→ **TASK REQUIREMENTS**
Pull out each of the lines below that contains the word "other".

-- begin INFORMATION SUPPLIED --

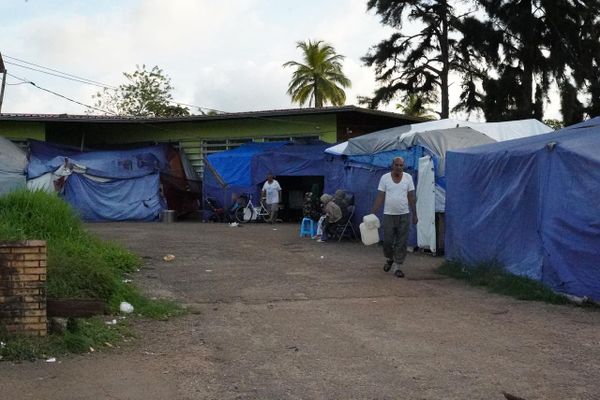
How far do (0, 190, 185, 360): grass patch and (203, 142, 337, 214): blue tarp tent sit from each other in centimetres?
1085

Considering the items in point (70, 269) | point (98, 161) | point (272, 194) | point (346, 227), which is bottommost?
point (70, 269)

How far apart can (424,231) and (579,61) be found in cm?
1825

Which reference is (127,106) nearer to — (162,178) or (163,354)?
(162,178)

-- end INFORMATION SUPPLIED --
-- begin INFORMATION SUPPLIED --

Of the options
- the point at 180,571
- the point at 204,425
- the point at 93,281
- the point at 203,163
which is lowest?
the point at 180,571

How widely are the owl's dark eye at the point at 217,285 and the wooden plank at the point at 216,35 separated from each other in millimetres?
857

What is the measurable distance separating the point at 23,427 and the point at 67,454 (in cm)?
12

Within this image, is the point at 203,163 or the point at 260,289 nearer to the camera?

-- end INFORMATION SUPPLIED --

→ **REPLY**
How far do (0, 190, 185, 360): grass patch and (203, 142, 337, 214): blue tarp tent sit from each other in centimetres?
How widely are the owl's dark eye at the point at 217,285 and the wooden plank at the point at 216,35 separated from each other in millimetres?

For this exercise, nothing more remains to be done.